The German Tool Museum

Tools for success

The German Tool Museum shows what people in the area have invented and developed over the years: from Stone Age clubs to high-tech tools in the computer age. It’s no secret that the museum is located in Remscheid. For centuries the town has been an important centre of tool manufacturing and the home of many inventors and creative minds. Countless tools have been – and are still being  exported from here all over the globe, thereby making Remscheid known throughout the world.

How to be a (temporary) toolmaker

When the steam engine in the German Tool Museum is set in motion the noise is impressively loud. The machine marked a decisive step forward in the development of toolmaking in Remscheid. At first people worked in the valleys with the help of water power, but from the middle of the 19th century they finally had access to a source of energy which was independent of any particular locality and could be used to produce tools in modern factories.

The museum has a lot of things for visitors to discover and – literally – to grasp. There are places where you can test your skills at being a lathe operator, a locksmith or a file cutter and try out the original tools.

How merchants lived

The adjacent Haus Cleff museum tells visitors about the lives of the merchants who sold the tools abroad. Haus Cleff was built in rococo style in 1778/1779.

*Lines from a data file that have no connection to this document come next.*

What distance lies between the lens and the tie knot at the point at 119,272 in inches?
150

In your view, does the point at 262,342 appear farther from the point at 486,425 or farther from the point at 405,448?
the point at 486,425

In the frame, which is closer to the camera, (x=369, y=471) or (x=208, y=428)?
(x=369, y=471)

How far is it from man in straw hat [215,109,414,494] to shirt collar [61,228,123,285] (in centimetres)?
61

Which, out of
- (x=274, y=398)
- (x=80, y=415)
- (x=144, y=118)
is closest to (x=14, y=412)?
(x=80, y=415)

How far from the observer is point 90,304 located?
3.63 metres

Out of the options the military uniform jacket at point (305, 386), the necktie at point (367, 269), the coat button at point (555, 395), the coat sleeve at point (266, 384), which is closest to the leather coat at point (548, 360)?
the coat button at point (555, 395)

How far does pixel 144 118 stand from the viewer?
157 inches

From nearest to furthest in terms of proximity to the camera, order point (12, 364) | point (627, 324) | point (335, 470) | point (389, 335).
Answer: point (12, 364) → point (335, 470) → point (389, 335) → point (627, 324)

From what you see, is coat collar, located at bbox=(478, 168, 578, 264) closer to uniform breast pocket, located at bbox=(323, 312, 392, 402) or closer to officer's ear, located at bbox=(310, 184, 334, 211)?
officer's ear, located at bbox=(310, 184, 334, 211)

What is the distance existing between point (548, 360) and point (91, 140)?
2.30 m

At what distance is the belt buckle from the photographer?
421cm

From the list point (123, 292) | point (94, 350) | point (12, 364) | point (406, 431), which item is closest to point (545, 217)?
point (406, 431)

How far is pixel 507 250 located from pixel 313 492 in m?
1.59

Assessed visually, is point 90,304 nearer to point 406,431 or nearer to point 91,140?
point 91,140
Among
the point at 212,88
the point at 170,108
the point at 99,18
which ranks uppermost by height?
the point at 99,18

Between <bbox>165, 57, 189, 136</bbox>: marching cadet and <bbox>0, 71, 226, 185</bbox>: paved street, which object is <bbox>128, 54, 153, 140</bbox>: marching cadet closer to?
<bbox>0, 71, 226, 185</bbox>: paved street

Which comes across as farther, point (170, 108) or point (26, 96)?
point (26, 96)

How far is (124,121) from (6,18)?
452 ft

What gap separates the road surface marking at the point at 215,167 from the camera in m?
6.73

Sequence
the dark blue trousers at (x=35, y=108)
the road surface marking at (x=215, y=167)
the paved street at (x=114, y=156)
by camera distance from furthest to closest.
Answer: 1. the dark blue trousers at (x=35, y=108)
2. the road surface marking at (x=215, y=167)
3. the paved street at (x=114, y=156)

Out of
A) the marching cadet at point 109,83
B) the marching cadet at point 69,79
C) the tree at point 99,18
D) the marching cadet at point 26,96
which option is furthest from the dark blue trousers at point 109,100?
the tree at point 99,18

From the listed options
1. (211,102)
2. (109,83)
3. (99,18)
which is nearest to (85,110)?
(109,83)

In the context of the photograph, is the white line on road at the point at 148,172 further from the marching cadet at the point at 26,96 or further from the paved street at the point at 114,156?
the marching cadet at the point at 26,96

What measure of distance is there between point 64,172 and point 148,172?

In the beginning was waterpower

In the Steffenshammer building you can find out how everything began with waterpower. The old blacksmith’s workshop is situated in the Gelpe valley, around 15 minutes walk from the German Tool Museum. During the summer months the old water wheel rotates on regular occasions and blacksmiths work here.

The Trail of Tools

The Trail of Tools begins only a few minutes walk away from the German Tool Museum. It allows visitors to get a palpable idea of industrial heritage from the perspective of the railway, and also provides information on firms and their products.

The roots of the Remscheid tool industry lay in the streams running along the valley. With the help of hydraulic power high-class steel was forged and processed there. The invention of the steam engine around 1850 made manufacturers independent of this form of energy. Factories now expanded along the hills like a belt around the town centre of Remscheid. From there the goods and raw materials were transported elsewhere by rail.

The railway is now part of the past and its track has been completely redesigned as a trail for pedestrians and cyclists. Markings in the path show passers-by products made by local companies.